LLM Infrastructure

Inference

Inference is the process of running a trained machine learning model on new input data to generate predictions, classifications, or text outputs in real time.

What is Inference?

Inference is the process of running a trained machine learning model on new input data to generate predictions, classifications, or text outputs in real time. Unlike training (which adjusts model weights over many iterations), inference uses fixed weights to process a single input and produce an output. For language models, inference means generating a response to a prompt — the operation that occurs every time you interact with an AI assistant.

How does Inference work?

For language models, inference proceeds in two phases: prefill and decode. During prefill, the model processes the entire input prompt in parallel, computing the internal representations for all input tokens simultaneously. During decode, the model generates output tokens one at a time, with each new token depending on all previous tokens.

Prefill is compute-bound (limited by GPU processing speed), while decode is memory-bound (limited by how fast KV cache values can be read from GPU memory). This distinction drives hardware selection: prefill benefits from more compute units, while decode benefits from higher memory bandwidth.

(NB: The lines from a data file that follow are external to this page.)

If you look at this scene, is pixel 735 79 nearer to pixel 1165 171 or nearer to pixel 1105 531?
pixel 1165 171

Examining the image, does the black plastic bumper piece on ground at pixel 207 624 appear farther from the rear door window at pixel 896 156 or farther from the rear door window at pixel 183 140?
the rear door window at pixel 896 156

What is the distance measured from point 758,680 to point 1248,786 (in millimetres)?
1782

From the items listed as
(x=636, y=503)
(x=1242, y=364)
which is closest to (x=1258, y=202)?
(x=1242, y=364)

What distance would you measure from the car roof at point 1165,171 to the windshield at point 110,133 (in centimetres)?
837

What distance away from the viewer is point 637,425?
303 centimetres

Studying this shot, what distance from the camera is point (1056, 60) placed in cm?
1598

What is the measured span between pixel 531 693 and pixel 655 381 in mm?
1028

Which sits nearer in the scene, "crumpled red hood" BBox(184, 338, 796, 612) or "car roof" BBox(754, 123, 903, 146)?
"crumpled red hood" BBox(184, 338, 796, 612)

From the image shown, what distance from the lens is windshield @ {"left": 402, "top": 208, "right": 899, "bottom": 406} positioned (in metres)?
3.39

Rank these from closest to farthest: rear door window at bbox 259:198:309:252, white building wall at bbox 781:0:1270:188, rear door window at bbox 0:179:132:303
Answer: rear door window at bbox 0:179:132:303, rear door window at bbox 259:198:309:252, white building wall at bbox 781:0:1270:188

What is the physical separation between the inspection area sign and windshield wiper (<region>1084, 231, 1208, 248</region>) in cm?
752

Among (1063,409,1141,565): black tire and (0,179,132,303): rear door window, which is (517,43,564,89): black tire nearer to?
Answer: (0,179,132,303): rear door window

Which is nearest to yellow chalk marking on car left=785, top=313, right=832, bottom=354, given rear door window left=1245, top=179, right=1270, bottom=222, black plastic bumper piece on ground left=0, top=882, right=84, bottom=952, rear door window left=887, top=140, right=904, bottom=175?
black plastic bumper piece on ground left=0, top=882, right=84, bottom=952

Inference optimization is a critical engineering discipline. Techniques include batching (processing multiple requests simultaneously to amortize fixed costs), quantization (reducing weight precision from 16-bit to 4-bit to fit larger models on smaller GPUs), speculative decoding (using a small model to draft tokens that a large model verifies), and KV cache management (reusing computed attention states across requests with shared prefixes).

Why does Inference matter?

Inference cost and speed determine whether an AI application is economically viable and responsive enough for users. A model that costs $0.01 per request at 500ms latency enables different use cases than one costing $0.50 per request at 10 seconds latency. The gap between a research demo and a production system is almost entirely about inference optimization.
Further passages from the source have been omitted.